Covid-19 is a major shock, but Andersson says the operator is staying optimistic. Snälltåget is targeting the resumption of its Malmo - Stockholm - Jämtand mountain area night trains on two days a week from July 29 until September 27, potentially carrying passengers going on domestic holidays.
In addition, while legacy equipment used to operate the Malmo - Berlin service was limited to only the Trelleborg - Sassnitz crossing, the operator is exploring how it might use the new equipment on the ferry from Trelleborg to Rostock, or via the Öresund rail link to Denmark.
Whatever the operator is able to offer, capacity is very likely to be restricted by social distancing measures. Already a significant proportion of the seats on the trains which continue to run are blocked off, limiting the number of people able to ride.
“It will make everything more complicated,” Andersson says. “If we need to keep social distancing for a long time, then maybe the ridership will increase but we will still need to get paid for the empty seats in some way.
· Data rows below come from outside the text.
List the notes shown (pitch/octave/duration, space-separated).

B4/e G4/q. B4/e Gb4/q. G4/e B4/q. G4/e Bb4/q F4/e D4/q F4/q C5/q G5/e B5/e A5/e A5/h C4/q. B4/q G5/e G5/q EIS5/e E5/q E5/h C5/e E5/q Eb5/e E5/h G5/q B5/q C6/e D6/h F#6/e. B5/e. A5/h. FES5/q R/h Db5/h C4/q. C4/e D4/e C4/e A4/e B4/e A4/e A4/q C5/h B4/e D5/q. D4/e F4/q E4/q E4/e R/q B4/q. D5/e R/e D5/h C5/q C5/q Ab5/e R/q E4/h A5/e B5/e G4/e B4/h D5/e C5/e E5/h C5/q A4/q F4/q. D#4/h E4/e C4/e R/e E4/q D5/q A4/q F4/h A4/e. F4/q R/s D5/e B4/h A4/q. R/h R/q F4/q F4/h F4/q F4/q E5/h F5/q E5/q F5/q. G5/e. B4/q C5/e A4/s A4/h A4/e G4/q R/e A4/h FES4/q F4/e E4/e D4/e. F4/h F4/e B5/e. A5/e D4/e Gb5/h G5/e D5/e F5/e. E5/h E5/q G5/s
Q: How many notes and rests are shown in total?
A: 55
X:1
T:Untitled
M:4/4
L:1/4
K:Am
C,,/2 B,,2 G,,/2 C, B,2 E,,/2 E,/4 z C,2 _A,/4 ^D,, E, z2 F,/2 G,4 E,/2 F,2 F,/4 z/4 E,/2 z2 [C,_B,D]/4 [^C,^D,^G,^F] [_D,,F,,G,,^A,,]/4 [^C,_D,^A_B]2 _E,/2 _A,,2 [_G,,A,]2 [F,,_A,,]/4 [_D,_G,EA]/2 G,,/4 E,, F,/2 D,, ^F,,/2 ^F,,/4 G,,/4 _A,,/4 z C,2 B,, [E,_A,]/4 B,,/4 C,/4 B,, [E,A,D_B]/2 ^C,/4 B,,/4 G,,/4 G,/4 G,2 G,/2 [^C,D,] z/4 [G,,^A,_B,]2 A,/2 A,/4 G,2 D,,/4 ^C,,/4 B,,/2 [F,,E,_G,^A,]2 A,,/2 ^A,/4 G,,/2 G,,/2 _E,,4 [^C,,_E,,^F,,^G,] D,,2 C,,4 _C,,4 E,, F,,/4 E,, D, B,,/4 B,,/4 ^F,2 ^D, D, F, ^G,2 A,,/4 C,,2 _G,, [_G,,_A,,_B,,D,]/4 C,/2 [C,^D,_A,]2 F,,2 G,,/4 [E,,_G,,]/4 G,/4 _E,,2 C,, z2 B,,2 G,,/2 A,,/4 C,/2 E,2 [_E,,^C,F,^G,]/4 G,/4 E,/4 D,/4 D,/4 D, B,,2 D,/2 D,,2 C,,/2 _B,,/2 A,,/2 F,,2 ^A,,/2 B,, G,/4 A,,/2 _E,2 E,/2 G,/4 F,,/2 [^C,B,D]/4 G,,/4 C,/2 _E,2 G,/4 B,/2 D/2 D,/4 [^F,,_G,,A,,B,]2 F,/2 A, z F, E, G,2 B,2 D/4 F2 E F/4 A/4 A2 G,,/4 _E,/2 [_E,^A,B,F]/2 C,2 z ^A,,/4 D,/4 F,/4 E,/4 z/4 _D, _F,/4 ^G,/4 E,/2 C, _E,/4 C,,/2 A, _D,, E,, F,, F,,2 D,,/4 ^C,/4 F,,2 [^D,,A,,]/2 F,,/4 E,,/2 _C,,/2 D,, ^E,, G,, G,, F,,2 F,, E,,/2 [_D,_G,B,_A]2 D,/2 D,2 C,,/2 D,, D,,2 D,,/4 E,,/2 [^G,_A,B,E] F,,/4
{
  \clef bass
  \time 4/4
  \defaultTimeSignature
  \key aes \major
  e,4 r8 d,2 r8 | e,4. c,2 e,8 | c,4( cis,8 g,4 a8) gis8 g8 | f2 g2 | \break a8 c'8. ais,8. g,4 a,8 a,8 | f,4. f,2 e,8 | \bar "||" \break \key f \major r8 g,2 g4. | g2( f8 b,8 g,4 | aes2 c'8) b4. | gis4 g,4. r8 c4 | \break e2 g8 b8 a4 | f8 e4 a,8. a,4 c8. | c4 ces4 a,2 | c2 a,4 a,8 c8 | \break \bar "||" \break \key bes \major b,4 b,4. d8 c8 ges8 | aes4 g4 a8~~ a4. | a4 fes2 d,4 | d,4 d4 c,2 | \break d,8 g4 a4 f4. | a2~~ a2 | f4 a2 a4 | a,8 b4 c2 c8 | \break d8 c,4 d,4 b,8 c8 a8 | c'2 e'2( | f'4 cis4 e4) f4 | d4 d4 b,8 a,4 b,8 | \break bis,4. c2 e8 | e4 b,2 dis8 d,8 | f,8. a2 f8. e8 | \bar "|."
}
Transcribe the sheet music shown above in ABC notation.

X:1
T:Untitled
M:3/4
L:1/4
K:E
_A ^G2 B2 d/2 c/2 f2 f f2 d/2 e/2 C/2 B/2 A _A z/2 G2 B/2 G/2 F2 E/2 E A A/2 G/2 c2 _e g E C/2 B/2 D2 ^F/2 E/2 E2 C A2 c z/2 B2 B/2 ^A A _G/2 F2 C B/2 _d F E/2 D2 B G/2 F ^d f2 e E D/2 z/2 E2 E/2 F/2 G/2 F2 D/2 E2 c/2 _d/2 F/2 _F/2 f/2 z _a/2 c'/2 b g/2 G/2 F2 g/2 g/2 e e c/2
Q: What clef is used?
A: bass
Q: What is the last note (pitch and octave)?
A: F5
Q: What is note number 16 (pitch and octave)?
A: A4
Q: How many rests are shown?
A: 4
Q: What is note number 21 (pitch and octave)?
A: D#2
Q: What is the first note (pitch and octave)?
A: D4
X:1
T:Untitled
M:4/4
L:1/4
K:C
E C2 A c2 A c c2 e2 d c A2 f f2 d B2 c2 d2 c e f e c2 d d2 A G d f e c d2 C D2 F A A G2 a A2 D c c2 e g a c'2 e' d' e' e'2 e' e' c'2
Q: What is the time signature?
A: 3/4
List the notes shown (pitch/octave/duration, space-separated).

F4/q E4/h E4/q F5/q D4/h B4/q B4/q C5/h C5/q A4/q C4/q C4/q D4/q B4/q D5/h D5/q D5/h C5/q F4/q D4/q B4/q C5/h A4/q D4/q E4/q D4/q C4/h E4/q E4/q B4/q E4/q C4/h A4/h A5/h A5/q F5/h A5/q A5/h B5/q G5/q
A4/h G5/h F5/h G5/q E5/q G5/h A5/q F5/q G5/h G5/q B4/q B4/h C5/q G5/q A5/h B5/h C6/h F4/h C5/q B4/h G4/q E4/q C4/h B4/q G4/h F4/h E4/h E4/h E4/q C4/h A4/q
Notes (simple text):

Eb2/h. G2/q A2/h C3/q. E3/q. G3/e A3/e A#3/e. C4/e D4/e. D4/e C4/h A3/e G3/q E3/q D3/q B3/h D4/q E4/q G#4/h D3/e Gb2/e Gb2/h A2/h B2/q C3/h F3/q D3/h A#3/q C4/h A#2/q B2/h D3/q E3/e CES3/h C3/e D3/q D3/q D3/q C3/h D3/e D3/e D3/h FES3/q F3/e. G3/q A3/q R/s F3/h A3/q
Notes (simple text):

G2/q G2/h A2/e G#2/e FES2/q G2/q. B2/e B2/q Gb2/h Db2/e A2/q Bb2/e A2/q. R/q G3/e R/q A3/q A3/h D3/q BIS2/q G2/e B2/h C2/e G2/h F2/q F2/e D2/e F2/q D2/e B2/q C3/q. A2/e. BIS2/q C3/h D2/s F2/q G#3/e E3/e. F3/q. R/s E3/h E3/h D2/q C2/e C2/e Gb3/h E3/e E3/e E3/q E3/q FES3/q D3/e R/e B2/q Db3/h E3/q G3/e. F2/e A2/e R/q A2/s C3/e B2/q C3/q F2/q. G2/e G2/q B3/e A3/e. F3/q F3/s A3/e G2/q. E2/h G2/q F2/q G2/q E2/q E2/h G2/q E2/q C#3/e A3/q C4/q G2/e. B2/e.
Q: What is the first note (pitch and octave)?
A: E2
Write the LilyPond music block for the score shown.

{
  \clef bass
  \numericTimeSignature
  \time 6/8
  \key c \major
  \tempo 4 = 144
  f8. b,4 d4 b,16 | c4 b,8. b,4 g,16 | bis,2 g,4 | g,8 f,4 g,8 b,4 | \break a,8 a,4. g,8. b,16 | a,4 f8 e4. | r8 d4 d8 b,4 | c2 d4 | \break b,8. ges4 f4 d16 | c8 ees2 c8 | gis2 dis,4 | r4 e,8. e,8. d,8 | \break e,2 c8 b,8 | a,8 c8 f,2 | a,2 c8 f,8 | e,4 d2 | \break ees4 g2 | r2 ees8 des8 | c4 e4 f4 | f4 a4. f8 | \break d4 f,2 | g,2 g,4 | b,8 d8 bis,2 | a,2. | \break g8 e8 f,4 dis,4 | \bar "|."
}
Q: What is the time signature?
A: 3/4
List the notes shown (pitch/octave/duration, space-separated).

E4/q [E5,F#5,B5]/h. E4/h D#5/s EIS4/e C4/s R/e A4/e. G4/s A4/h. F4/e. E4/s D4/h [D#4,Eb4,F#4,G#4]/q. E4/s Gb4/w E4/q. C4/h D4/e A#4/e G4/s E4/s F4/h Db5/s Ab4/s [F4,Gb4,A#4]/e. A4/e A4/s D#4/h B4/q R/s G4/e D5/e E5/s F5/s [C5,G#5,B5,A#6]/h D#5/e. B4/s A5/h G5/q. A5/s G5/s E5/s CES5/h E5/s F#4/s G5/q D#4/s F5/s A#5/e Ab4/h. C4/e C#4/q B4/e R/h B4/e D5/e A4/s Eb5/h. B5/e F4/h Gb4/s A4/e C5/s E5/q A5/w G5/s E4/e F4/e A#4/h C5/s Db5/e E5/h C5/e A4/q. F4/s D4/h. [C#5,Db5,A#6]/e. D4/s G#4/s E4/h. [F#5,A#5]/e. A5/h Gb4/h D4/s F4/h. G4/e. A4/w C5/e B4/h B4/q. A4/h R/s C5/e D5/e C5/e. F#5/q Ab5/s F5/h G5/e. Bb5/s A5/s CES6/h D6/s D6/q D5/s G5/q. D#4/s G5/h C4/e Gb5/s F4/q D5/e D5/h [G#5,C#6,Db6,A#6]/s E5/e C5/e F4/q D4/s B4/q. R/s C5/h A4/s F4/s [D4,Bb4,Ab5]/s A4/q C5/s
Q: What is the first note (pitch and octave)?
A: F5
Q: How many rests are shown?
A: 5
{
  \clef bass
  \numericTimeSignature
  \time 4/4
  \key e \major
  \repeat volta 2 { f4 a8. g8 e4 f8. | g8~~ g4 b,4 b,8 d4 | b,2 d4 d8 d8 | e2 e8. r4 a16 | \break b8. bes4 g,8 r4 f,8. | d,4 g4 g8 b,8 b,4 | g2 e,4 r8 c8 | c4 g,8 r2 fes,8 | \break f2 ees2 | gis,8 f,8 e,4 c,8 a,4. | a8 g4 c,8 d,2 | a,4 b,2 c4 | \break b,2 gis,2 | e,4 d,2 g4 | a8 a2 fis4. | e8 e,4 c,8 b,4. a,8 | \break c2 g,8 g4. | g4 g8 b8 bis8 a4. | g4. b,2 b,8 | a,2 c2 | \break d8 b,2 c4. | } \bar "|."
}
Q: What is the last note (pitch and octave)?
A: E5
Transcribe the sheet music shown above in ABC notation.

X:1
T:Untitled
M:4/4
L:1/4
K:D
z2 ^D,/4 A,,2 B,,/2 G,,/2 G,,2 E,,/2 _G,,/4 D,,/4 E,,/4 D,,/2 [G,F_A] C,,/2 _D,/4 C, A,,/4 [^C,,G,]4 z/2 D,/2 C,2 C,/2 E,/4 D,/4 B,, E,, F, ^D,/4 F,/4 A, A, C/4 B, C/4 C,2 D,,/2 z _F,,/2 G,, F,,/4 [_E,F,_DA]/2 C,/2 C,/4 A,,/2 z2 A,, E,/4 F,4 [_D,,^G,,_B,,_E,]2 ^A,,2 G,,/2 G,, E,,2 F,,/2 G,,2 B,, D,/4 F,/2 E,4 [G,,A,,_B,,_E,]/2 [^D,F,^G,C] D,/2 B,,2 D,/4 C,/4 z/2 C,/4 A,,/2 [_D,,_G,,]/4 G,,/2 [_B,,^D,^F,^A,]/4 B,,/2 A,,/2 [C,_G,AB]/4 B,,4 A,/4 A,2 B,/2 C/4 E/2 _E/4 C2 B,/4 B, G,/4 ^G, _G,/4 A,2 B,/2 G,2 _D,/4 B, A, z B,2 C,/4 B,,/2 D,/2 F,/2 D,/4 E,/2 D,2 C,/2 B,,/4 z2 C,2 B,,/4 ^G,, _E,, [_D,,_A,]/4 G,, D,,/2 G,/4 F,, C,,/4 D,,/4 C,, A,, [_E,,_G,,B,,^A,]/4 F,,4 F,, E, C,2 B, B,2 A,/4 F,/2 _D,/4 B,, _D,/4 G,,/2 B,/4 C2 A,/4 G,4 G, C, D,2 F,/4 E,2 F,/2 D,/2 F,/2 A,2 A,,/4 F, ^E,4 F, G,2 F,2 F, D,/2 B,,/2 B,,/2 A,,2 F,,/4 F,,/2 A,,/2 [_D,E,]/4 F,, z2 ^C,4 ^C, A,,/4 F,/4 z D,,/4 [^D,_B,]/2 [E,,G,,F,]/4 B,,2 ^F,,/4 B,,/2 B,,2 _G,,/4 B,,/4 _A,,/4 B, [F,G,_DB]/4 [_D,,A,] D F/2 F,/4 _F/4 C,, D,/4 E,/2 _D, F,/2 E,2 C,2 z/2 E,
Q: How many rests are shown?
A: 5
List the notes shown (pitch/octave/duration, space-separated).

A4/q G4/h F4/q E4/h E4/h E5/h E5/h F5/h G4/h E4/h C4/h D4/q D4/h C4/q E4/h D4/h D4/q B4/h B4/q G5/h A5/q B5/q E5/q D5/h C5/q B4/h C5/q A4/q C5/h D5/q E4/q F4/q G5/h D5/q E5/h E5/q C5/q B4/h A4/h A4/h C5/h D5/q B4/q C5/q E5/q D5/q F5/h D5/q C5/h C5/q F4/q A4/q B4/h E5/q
It will be very hard to make a profit based on these conditions.”
“In April our staff have been working around 20%, but we still have 50% of these costs to cover.”Marco Anderssoh
Snälltåget is eligible for the Swedish government’s general support package for businesses where the government is picking up 50% of the cost of wages if employees are working less than 40% of their usual hours. The operator could also apply for a new programme which is subsidising costs for businesses that have lost more than 30% of revenue.
But while the Swedish government has been quick to act to offer the aviation sector and the 22 airlines that use Swedish airports financial support to the tune of a €465m loan package, similar support for the country’s rail operators is not yet forthcoming.
“In April our staff have been working around 20%,” Andersson says. “But we still have 50% of these costs to cover, and to be honest, this only accounts for a small proportion of our overall costs. We have the financial costs of leasing the locomotives and we still have to negotiate with suppliers that want to shutdown some of their contracts with us. Reducing the cost is an ongoing process and it is not simple, but we try our best.”
Andersson says that in such a climate the operator has to be creative and potentially tweak its business model to remain viable. However, with current measures only set to cover 50-60% of losses, commercial operation would only be restored through major dispensations, such as subsidised infrastructure access charges, a temporary public service obligation contract like Westbahn has secured in Austria, or offering credit to help operators with fixed costs.
“If we are to take these big steps to favour sustainable travel, then it will require some help from the government or from the EU, that is clear,” Andersson says.
In a Facebook post to passengers on April 9, Snälltåget said it was certain the appetite for using its trains will return, and with a major company like Transdev behind it, it has the resources to focus on the long-term.
But like any business it can only sustain losses for so long. Until there is a vaccine for the virus, or higher levels of compensation, the future for Snälltåget looks a little less rosy than it did before the crisis.